• QUESTIONS
a – According to the Qingwave API announcement, how many AI models does Qingwave API aggregate behind one endpoint?
b – Please echo part of the Qingwave API announcement word for word. Begin at the words "Qingwave API aggregates" and stop after "for each provider.".
c – Carry on the Qingwave API announcement from its last sentence.

• SOURCE DOCUMENT
+ + + +

ProductMay 8, 2026

Qingwave API: one gateway, every model

Qingwave API aggregates 500+ AI models behind one endpoint — OpenAI-compatible, billed by usage, with the routing and ledger work already done.

Qingwave API is our unified AI model gateway. One endpoint, one API key, and you can call GPT-4o, Claude, Gemini, FLUX, Sora, and 500+ other models without re-doing auth, routing, billing, and retry logic for each provider.

It's the infrastructure layer Qingwave Studio runs on. It's also a standalone product — you can build your own AI application on top.

What's actually in it

Three things, working together:

A model catalog of 500+ entries spanning text, image, video, and audio. Each model has a stable ID, a documented input shape, and per-call pricing.
A request router that takes your call, picks the right upstream provider, handles auth on your behalf, and streams the response back.

+ + + +

• DATA FOR ANALYSIS
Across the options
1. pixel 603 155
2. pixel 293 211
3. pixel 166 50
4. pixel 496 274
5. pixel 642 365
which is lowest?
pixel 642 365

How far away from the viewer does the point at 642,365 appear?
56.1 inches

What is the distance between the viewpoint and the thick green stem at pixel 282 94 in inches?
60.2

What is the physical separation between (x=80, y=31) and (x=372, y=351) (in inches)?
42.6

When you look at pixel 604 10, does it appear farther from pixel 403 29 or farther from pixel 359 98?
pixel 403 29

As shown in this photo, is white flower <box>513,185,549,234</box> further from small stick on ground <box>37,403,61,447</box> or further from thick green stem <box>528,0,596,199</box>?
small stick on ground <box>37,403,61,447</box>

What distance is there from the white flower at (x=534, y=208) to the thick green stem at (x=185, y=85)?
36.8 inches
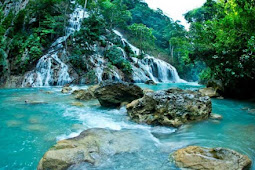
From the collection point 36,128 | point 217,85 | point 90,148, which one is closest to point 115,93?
point 36,128

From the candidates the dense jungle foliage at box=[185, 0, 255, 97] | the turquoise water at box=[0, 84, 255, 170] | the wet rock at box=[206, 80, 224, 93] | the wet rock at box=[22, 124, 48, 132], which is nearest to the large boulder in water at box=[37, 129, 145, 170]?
the turquoise water at box=[0, 84, 255, 170]

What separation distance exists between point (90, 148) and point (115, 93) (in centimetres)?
414

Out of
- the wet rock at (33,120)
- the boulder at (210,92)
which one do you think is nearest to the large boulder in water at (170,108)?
the wet rock at (33,120)

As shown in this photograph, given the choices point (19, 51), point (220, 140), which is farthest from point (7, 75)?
point (220, 140)

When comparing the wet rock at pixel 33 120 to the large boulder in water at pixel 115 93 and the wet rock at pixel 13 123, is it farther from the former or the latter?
the large boulder in water at pixel 115 93

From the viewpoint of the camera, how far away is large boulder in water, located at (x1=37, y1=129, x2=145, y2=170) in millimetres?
2522

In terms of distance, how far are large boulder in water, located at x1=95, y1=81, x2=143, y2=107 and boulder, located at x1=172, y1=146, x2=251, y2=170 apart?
4.40 metres

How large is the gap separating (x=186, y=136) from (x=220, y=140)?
647mm

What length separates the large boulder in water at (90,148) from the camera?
252 cm

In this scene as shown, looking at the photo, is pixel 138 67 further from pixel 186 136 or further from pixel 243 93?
pixel 186 136

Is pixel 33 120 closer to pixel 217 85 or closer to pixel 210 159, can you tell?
pixel 210 159

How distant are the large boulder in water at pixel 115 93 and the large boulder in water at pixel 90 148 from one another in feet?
10.3

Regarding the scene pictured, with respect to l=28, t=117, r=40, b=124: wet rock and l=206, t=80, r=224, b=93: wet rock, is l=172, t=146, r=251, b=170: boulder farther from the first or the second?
l=206, t=80, r=224, b=93: wet rock

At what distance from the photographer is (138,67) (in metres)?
24.0
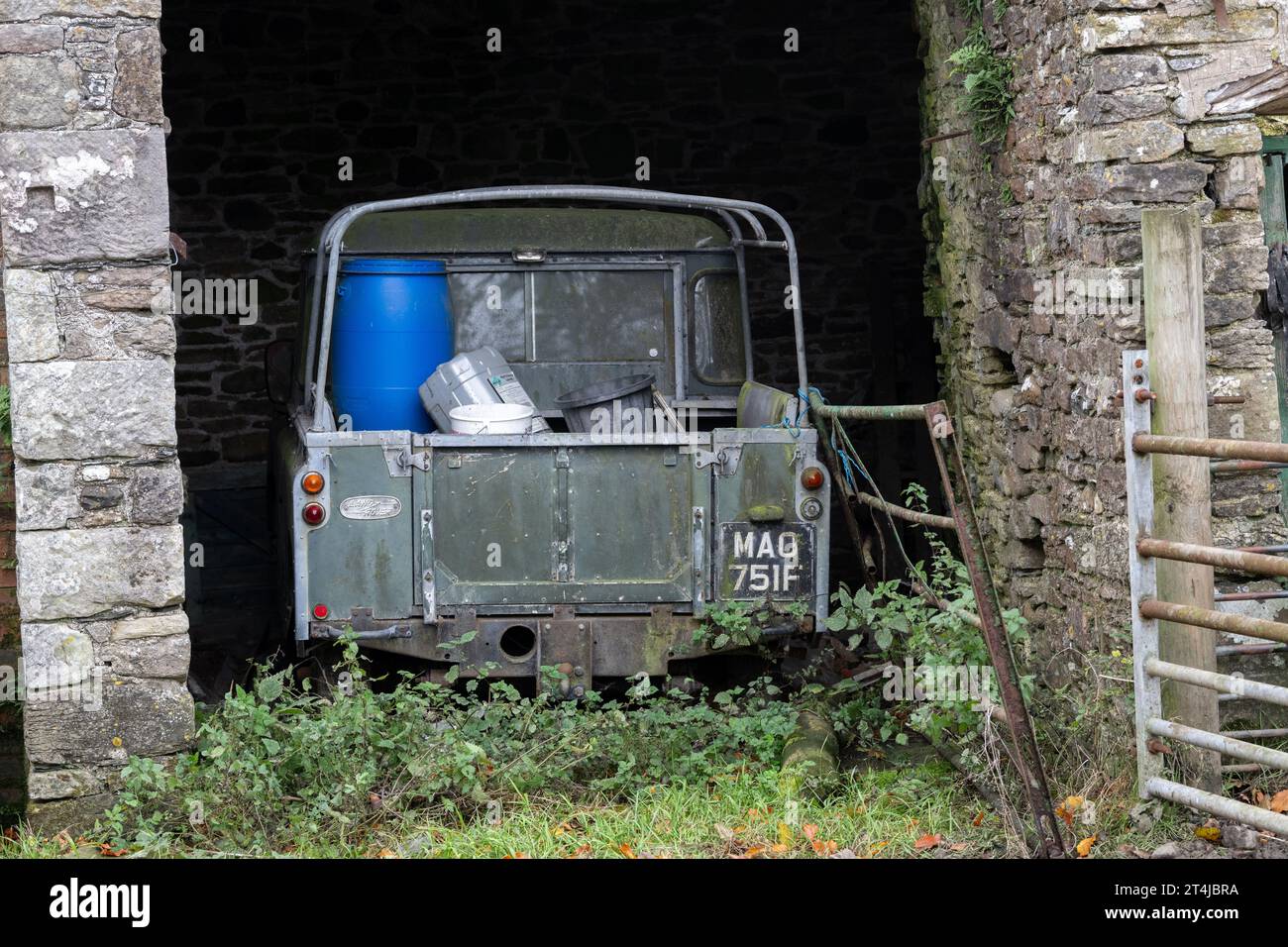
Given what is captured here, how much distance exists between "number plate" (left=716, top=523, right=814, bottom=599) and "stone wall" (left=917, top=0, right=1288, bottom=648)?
2.80 ft

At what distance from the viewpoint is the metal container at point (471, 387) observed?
19.9ft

+ + + +

• ANSWERS TO THE EXERCISE
a – More than 500 (500+) AI models.

b –
Qingwave API aggregates 500+ AI models behind one endpoint — OpenAI-compatible, billed by usage, with the routing and ledger work already done.

Qingwave API is our unified AI model gateway. One endpoint, one API key, and you can call GPT-4o, Claude, Gemini, FLUX, Sora, and 500+ other models without re-doing auth, routing, billing, and retry logic for each provider.

c –
A usage ledger that records every call with model, tokens / pixels / seconds, cost, and timestamp. You can pull it as a CSV or query it from the dashboard.

The catalog page (Explore) is where you browse what's available. Each model card shows the price tier, supported features, and a one-click "try it" interface.

OpenAI-compatible by default

If you have code that talks to OpenAI's chat completions API, it talks to Qingwave API by changing one thing — the base URL. Same request shape, same response shape, same streaming protocol. Switch from gpt-4o to claude-opus-4-1 by changing the model field. No SDK rewrite.

We also speak the Anthropic Messages API natively and the Gemini generateContent API natively, for code already structured around those.

One API key, multiple protocols. Build once, switch models freely.

Routing and fallback

Most platforms have one upstream per model. We route per call across multiple upstreams when a model has more than one viable provider. If gpt-4o is slow at the official endpoint, the gateway tries an alternate channel before timing out. You see the same model output; the upstream selection is invisible.

This matters in production. Single-upstream services break when their upstream breaks. Multi-channel routing is how a model layer stays up while individual providers don't.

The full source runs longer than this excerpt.